▶ **Passage shown**:
........
Similar to the setup at PDT (Please Don't Tell), a Manhattan bar where patrons enter through Crif Dogs, a hot dog place, then step into a phone booth, identify themselves and wait for a buzzer to open the secret door, you get to Green Russell through a shop called Wednesday's Pie. While this front business is actually open on Wednesdays (and the pie is not to be missed), the bar itself is open only Thursday through Sunday, when it's staffed by Denver's bartending glitterati, moonlighting from their regular gigs. A list of rules is posted at the entryway: No cell phone use is allowed in the bar (except for inside the reclaimed phone booth) and a strict no-standing-room policy is enforced, which helps make the spot feel a little more spacious than it did when it was the dungeon-like Below (which blew). Even bigger than the bar is the kitchen, where the Green Russell crew cooks up some amazing late-night snacks and an incredible Sunday fried-chicken special.
........
▶ **Problem to work on**: Write the next few sentences of the Green Russell bar description above, starting after its final sentence.
........
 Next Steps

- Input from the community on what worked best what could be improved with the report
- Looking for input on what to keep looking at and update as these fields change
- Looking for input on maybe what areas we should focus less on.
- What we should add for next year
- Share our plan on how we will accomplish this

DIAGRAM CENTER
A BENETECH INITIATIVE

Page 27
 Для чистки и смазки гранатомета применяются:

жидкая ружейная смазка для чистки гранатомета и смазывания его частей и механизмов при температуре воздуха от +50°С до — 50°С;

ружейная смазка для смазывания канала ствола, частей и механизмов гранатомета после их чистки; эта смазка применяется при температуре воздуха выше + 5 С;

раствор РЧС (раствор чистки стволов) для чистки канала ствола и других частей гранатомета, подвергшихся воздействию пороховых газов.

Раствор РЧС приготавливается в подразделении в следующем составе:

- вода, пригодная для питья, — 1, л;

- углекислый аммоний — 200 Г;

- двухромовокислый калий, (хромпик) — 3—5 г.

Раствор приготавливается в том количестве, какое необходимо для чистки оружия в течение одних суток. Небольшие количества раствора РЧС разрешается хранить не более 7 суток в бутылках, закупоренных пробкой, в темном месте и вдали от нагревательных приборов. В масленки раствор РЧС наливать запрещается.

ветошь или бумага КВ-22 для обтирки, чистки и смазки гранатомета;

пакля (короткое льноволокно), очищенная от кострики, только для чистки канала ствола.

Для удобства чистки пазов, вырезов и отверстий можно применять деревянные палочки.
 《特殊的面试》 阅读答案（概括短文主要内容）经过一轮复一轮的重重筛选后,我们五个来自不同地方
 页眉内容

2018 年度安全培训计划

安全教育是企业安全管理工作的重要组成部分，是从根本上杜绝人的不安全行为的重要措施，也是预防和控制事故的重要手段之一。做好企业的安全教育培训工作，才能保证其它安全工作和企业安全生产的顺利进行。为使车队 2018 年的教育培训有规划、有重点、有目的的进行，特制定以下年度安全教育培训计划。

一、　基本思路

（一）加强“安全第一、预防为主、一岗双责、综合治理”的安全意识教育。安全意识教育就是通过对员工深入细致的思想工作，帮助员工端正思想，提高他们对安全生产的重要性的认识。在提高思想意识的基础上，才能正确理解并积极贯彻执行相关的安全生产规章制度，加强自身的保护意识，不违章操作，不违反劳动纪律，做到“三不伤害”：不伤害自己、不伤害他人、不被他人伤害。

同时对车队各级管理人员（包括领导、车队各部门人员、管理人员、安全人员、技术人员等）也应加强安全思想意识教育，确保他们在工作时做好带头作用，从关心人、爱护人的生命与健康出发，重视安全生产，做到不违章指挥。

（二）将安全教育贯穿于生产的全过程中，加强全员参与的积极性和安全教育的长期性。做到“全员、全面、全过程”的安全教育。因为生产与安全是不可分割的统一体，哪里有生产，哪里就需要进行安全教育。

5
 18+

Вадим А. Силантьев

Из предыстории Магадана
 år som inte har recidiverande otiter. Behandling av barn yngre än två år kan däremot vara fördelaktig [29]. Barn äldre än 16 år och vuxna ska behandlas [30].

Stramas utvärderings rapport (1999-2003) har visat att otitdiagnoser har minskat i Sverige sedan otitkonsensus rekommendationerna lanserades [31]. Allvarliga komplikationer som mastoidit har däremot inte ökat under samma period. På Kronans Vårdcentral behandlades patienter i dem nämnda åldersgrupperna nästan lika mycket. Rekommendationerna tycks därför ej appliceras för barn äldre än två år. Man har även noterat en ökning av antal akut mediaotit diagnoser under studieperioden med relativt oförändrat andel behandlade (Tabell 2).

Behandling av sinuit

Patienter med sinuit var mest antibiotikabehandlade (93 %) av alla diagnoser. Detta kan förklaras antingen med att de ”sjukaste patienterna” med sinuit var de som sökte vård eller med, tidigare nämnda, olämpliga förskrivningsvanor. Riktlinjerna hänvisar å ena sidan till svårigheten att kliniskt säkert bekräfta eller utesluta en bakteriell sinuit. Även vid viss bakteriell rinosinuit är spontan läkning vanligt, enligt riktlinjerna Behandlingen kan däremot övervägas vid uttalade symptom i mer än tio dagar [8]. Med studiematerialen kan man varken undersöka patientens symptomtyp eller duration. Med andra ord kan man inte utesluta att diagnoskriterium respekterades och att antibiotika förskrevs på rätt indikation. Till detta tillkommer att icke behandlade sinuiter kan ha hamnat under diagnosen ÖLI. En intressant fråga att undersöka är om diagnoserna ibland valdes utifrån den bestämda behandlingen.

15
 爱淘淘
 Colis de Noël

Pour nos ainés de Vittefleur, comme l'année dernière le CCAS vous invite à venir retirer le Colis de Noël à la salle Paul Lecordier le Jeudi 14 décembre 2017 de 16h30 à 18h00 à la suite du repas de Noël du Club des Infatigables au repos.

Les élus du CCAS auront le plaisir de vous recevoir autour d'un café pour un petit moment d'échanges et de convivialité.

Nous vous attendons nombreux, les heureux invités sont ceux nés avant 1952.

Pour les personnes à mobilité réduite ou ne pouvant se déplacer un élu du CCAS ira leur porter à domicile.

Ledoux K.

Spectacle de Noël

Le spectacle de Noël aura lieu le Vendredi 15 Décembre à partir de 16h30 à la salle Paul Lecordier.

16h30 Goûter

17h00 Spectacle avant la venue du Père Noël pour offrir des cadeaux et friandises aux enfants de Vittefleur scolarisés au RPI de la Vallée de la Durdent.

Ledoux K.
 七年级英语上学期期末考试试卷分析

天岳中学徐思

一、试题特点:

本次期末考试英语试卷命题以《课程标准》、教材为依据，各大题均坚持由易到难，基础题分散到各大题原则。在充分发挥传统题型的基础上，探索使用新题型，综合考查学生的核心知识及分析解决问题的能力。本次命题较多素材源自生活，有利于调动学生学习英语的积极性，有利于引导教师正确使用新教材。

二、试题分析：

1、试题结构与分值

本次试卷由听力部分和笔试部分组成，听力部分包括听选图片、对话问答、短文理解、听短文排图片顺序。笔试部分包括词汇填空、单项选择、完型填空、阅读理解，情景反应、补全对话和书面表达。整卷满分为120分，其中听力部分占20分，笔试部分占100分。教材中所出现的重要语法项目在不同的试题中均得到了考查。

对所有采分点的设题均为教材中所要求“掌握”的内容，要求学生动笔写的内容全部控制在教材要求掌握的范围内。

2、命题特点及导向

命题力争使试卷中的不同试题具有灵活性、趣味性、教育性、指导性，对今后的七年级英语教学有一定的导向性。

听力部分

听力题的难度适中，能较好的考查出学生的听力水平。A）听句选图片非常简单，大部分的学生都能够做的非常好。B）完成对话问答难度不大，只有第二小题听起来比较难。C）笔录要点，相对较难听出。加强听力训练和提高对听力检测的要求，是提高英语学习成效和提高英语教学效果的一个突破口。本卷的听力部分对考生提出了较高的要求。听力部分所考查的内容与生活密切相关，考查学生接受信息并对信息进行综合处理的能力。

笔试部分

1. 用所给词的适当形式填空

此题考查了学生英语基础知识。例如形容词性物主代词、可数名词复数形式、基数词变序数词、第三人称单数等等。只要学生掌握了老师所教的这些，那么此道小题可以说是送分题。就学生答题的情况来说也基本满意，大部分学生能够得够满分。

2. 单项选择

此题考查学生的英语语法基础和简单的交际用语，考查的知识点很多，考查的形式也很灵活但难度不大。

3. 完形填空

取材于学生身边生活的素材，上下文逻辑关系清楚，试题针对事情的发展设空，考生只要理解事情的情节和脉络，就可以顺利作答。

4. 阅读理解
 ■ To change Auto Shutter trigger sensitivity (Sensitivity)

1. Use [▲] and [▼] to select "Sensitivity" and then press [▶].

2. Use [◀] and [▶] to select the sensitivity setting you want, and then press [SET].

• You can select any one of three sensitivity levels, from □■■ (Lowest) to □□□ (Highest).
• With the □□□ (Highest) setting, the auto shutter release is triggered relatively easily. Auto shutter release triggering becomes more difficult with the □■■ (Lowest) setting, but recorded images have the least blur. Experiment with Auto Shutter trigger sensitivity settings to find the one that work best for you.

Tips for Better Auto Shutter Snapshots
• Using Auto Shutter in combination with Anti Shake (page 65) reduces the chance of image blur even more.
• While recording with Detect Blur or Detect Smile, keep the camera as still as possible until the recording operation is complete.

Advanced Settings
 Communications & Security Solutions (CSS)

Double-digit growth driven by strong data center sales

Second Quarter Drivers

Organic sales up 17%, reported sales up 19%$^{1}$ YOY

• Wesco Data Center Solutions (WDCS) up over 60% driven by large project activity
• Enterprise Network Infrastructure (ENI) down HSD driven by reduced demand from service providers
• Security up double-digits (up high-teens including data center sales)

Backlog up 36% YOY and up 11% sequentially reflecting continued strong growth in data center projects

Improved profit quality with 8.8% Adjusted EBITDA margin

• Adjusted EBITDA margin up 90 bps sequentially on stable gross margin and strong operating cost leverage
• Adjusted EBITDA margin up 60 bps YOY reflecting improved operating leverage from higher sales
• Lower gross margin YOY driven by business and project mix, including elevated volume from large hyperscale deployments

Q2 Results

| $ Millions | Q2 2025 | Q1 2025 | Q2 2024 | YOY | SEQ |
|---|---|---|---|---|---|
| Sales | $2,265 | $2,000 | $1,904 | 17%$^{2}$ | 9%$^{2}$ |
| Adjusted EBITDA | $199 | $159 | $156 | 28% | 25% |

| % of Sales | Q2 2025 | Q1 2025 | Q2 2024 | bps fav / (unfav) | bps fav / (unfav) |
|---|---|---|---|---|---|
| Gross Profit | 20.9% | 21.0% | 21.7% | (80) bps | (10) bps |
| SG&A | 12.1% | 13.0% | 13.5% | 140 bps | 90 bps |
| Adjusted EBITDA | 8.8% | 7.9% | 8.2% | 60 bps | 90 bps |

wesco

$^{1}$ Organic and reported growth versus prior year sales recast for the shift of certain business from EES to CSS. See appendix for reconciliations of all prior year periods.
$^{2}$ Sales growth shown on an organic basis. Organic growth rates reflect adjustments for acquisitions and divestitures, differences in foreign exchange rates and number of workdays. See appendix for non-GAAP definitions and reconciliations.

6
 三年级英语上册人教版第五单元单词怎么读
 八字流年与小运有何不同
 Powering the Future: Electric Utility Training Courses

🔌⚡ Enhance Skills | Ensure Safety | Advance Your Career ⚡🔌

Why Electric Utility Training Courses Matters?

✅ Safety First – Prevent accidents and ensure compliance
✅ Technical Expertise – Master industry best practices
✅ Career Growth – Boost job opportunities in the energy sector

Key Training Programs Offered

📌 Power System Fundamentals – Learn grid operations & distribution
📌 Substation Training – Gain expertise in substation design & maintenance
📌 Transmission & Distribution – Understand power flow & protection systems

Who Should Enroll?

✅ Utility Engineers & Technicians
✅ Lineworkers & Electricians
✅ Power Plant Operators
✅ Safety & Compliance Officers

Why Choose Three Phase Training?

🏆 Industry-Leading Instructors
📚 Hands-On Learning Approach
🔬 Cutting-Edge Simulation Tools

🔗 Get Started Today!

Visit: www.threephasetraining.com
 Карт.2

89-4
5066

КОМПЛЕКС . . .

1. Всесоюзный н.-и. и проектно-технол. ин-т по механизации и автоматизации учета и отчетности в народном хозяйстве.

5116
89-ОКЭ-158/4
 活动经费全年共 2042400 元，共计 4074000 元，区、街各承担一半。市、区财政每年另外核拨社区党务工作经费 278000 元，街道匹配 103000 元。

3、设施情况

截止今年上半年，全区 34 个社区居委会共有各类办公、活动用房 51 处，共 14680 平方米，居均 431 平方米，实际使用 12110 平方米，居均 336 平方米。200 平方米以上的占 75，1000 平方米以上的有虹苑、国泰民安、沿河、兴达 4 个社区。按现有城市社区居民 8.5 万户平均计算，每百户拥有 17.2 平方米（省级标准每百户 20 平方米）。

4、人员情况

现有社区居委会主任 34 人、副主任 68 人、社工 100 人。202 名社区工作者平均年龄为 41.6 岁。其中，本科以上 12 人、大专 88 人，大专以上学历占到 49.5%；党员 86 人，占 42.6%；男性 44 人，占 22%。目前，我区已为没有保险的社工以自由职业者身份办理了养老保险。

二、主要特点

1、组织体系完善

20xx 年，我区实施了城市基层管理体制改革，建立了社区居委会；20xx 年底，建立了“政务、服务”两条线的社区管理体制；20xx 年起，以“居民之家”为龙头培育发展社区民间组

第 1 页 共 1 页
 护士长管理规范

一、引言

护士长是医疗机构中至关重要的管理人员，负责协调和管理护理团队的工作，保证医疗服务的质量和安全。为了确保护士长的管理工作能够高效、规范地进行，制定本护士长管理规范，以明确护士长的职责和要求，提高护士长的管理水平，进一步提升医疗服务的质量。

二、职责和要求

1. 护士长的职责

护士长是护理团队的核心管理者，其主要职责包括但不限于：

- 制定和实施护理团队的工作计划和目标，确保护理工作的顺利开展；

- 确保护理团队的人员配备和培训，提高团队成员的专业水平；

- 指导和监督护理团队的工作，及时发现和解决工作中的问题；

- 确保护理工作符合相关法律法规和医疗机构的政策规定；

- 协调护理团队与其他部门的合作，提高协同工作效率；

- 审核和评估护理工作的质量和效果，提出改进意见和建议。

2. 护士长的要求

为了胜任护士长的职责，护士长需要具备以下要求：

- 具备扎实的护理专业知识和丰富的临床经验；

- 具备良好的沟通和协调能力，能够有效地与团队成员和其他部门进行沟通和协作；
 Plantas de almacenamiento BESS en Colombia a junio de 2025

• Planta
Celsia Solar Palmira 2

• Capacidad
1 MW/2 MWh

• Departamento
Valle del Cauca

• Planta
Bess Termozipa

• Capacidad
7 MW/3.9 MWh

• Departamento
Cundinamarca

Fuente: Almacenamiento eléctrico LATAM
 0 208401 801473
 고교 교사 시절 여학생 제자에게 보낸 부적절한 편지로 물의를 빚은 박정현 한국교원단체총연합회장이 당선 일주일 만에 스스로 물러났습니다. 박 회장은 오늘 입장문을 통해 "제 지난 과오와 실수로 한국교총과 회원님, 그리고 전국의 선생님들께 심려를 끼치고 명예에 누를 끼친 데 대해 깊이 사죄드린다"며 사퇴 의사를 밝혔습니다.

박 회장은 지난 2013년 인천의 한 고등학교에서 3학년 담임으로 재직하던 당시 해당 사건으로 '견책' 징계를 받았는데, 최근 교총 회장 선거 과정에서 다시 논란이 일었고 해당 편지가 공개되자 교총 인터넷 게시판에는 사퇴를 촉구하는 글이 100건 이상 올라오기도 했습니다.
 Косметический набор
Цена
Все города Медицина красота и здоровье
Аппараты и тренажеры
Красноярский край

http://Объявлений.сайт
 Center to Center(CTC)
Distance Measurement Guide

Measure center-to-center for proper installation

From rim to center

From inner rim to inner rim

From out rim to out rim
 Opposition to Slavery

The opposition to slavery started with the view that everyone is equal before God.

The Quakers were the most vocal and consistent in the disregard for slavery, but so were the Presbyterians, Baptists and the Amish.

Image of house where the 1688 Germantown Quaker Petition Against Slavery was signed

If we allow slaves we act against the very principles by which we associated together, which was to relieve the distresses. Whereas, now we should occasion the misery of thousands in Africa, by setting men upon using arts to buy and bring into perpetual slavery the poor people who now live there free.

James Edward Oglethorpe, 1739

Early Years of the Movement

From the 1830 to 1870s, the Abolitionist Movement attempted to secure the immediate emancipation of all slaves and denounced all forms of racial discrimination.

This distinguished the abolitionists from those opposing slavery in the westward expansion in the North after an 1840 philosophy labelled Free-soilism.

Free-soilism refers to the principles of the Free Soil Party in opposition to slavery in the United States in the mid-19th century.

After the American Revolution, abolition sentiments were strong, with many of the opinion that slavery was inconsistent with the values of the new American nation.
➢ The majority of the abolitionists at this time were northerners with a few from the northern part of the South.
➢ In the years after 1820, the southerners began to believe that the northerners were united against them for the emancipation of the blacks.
........
▶ **Written response**:
Legend has it that the term "speakeasy" came from real Prohibition-era bartenders telling patrons to "speak easy" when ordering so as not to be overheard and give the spot away — but I loudly ordered an Orange Spiced Fizz ($12). Made with housemade cardamomcello, Sailor Jerry Spiced Navy Rum, Aperol and egg white, along with fresh orange and grapefruit juice, the drink had an appealing viscosity along with a delicious, bitter orange flavor. My friend wanted a cocktail made with vodka; after chastising her too-modern choice, the pros at Green Russell served her a vodka cocktail that she said was the best she'd ever tasted. What's old is new again at Green Russell.